Task prompt:
Return the listing exactly. Keep no pictures.

==*==

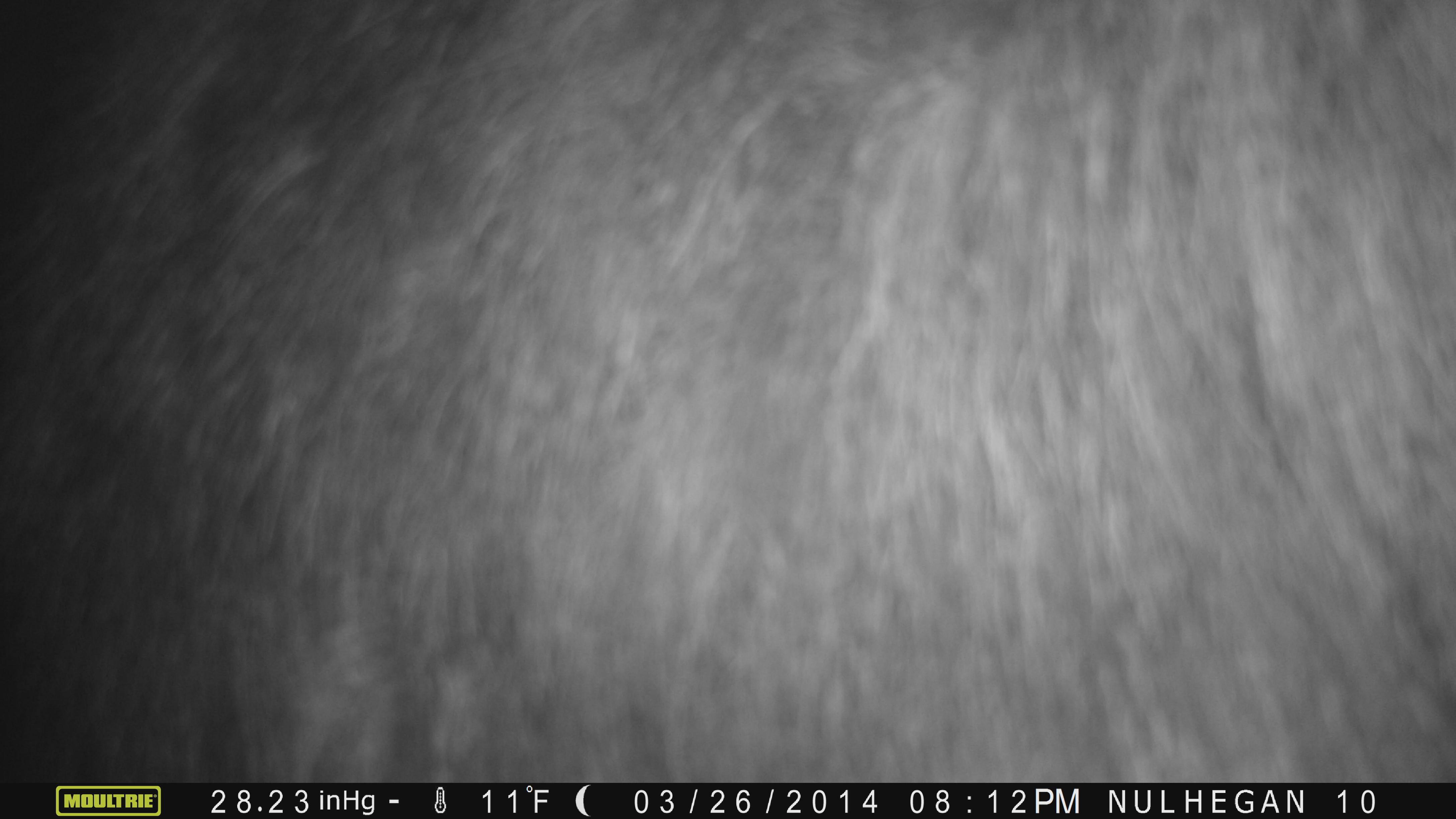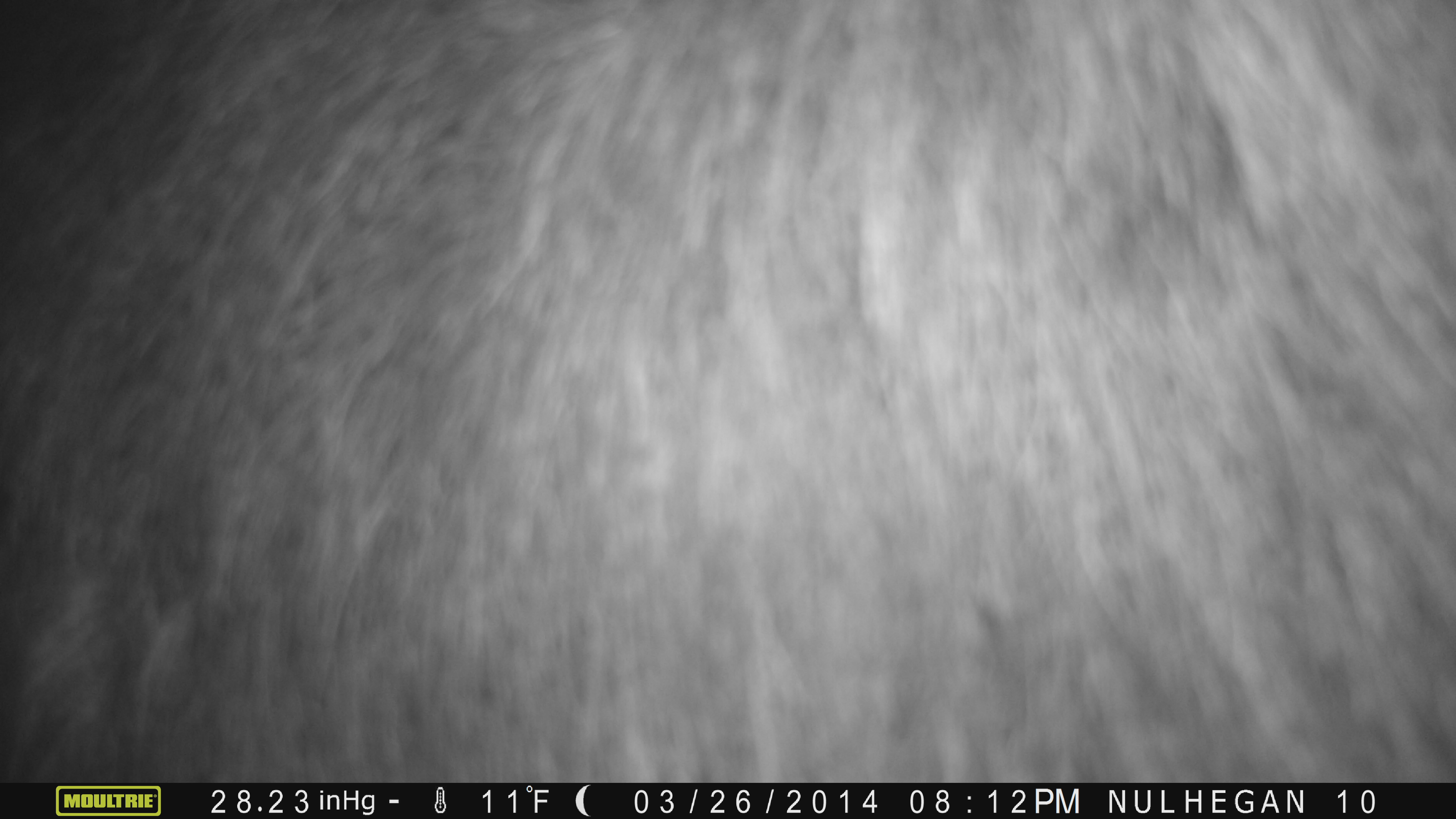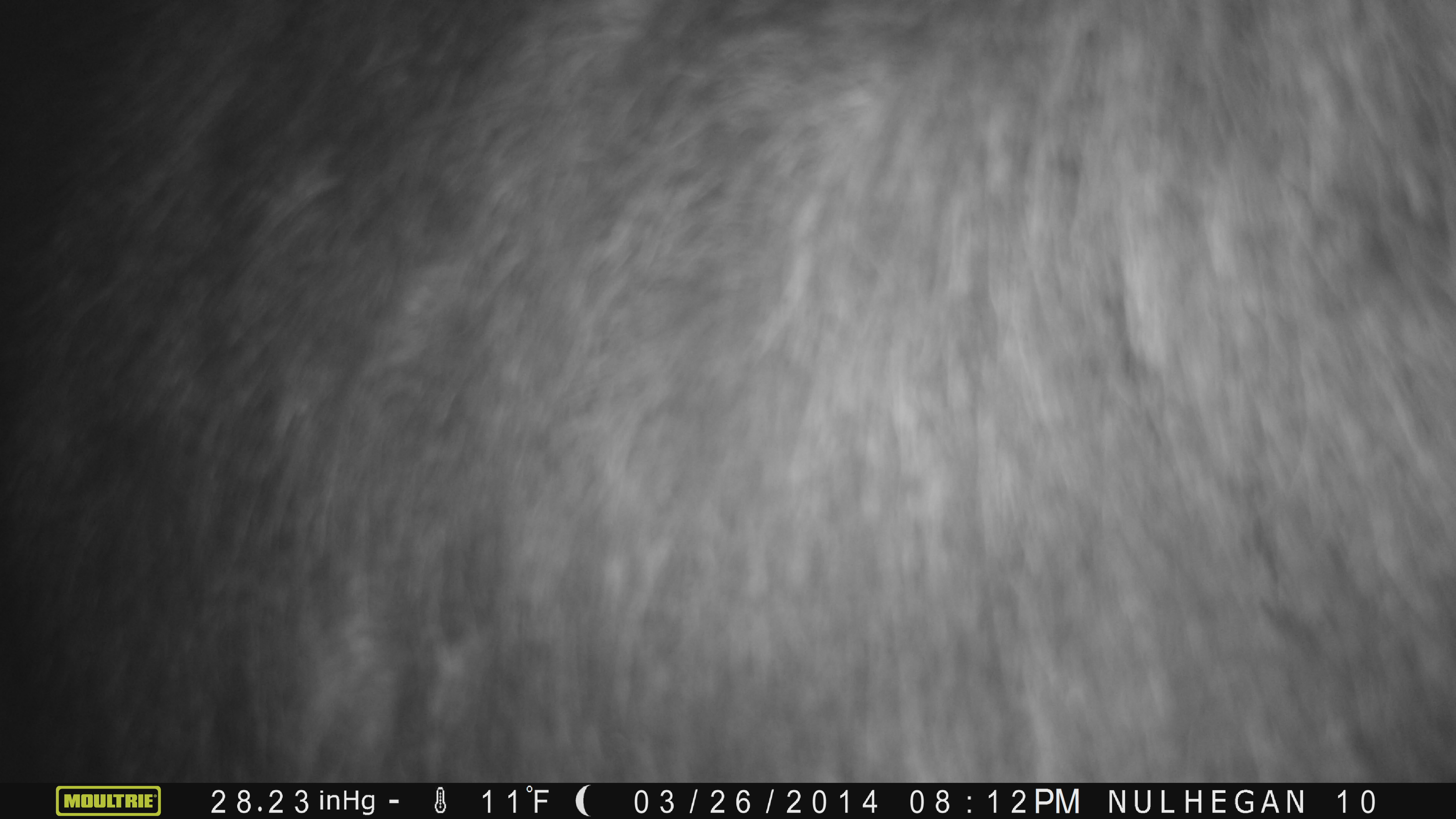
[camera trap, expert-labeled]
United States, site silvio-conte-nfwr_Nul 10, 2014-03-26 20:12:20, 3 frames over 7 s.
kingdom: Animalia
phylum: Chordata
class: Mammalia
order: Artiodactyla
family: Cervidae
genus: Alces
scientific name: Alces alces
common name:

==*==

Expected answer:
[camera trap, expert-labeled]
United States, site silvio-conte-nfwr_Nul 10, 2014-03-26 20:12:20, 3 frames over 7 s.
kingdom: Animalia
phylum: Chordata
class: Mammalia
order: Artiodactyla
family: Cervidae
genus: Alces
scientific name: Alces alces
common name:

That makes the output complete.